Monitoring an application’s health is one of the most important tasks when running production grade services.

The standard way to do this is to periodically check the “heartbeat” of a running application by interacting with one of its API endpoints.

Although this method can tell you if the application itself is up and running, it doesn’t tell you anything about the many services that the application depends on (for example, a database, cache, or another running service), even though these dependencies are critical for its functioning.

This post elucidates the limitations of current monitoring techniques, and introduces a composable method of checking the health of an application together with the services that it depends on.

The current state of application health checks

The most common way of running application health checks is by routinely interacting with a “ping” endpoint.
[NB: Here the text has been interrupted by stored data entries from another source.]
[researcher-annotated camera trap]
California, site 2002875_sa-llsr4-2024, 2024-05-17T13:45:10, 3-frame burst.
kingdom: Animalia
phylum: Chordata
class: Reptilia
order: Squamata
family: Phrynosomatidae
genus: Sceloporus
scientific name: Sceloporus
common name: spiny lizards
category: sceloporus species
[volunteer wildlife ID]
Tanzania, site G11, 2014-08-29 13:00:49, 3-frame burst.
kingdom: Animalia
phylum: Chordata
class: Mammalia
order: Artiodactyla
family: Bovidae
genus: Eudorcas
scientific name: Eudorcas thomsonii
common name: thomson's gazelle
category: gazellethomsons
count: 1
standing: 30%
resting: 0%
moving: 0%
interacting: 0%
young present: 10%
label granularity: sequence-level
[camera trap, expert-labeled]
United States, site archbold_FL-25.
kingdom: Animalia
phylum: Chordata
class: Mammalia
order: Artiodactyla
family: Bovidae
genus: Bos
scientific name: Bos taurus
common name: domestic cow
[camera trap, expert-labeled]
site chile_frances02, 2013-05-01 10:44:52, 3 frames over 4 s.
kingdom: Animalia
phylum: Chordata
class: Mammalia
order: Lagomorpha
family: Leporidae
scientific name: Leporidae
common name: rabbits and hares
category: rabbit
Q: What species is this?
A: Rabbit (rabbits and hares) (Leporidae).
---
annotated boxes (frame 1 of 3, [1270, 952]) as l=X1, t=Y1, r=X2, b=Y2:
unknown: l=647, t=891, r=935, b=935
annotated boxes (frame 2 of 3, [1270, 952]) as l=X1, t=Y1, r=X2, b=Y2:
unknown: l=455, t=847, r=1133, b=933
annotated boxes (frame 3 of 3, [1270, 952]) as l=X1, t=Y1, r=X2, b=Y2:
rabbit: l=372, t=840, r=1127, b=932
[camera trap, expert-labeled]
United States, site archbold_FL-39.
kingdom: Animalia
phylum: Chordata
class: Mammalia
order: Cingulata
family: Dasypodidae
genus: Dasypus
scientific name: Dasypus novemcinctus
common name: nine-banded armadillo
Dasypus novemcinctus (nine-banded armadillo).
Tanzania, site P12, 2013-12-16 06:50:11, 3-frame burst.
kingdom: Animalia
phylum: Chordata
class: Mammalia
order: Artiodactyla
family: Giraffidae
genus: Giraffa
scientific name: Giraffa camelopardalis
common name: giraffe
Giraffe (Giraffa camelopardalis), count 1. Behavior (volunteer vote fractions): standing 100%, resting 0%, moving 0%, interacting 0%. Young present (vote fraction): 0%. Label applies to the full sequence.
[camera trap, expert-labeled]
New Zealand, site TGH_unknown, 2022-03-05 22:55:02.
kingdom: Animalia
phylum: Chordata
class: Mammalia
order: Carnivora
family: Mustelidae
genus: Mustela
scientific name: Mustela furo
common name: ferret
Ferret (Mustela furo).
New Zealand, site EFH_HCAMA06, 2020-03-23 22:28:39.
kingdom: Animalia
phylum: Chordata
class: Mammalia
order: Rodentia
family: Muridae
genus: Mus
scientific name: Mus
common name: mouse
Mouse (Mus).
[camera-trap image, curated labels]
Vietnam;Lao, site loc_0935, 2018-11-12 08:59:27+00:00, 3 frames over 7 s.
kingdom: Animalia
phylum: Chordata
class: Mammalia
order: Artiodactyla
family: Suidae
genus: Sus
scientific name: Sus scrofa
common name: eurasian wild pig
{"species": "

This is an extra endpoint added to a service for the sole purpose of expressing its availability.

If the service happens to be an HTTP server, then the ping endpoint would probably refer to an HTTP GET call to a /ping route:

curl -X GET http://your_service_url.com/ping

This is a pretty good way of checking if a service is running or not. In real world applications though, a service always uses other services to function. This can be anything from a database, to another HTTP server.

architecture of service with dependencies

The limitation of using the ping endpoint for checking the health of an application in this context, is that it can only tell you if the application itself is alive. It does not reveal anything about the state of its dependencies.

If a dependency is critical for the functioning of any service, then it should be considered while monitoring the health of an application. In the above example, even though the database is necessary for the functioning of the HTTP application, the health check will return a positive result if the database fails. This is because the ping endpoint does not take the state of the applications dependencies into account.

service with failing dependency

The dependent ping endpoint

To have the ping endpoint better represent the health of a running application, it should be dependent on the same set of services that the application itself depends on. This can be realized if the ping endpoint itself checks the ping endpoints of the applications dependencies

service with dependent ping endpoint

With this setup, the applications ping endpoint would return an error state if any of the dependent ping endpoints return an error.

service with dependent ping endpoint and failing dependency

Composing additional applications

The dependent ping endpoint is a simple concept, but with a bit of standardization, we can use it along with other dependent ping endpoints to create a composable framework for monitoring the state of an applications entire dependency tree.

First, let’s define a couple of terms to paint a better picture:

  • An Endpoint is any applications ping endpoint that informs you about its health. The “HTTP Application” was the endpoint in the above examples.
  • A Dependency is any service that an endpoint checks in order to determine its health. The “Database”, “Cache” and “Other HTTP application” were dependencies in the above example.
  • Each endpoint and dependency have a State - which is the bundled information that tells you about their health.
  • An endpoint can contain dependencies
  • An endpoint can be a dependency itself

With an endpoint itself being a dependency, we can compose a chain of endpoints that each have their own dependencies. This is actually how many service based architectures are organized.

endpoints and dependencies

If we use the dependent ping endpoint described in the last section, this means that pinging “Endpoint 1” would end up pinging the entire dependency tree.

ping dependency tree

This now changes the purpose of an applications ping endpoint from answering “Is my server running?” to “Is my service, and all its dependencies, healthy?”, which is much more meaningful.

Practical implementation

Implementing these concepts isn’t very hard, but if you need to get up and running quickly, I’ve released the Detective, a library that lets you make composable ping endpoints, and add them to your application in a non-intrusive way.

Currently, Detective is implemented in Go and Node.js.

It allows you to create arbitrary dependencies, and create a ping endpoint that checks their state every time it’s called:

// Initialize a new detective instance
d := detective.New("Another application")

// Create a dependency, and register its detector function
d.Dependency("cache").Detect(func() error {
        err := cache.Ping()
        return err
})

// Create an HTTP endpoint for health checks
http.ListenAndServe(":8081", d)

It’s also possible to compose additional endpoints and add them to an existing instance:

// Create a new detective instance
d2 := detective.New("your application")

// Add an endpoint, which represents another detective instance 
// (which is running on port 8081 in the previous code snippet)
d2.Endpoint("http://localhost:8081/")

http.ListenAndServe(":8080", d2)

Once you have a detective-enhanced ping endpoint running, you can use the dashboard to view your entire dependency tree, it’s latencies and its overall state:

detective dashboard

Conclusion

Most service based architectures today emphasize small independently running services that depend on each other to make the entire application work. To accurately ascertain the health of the system, the monitoring framework should also follow a similar process.

Dependent ping endpoints help us monitor our application better, because they closely mimic the way the actual application works, and therefore add value to the existing checks that are in place.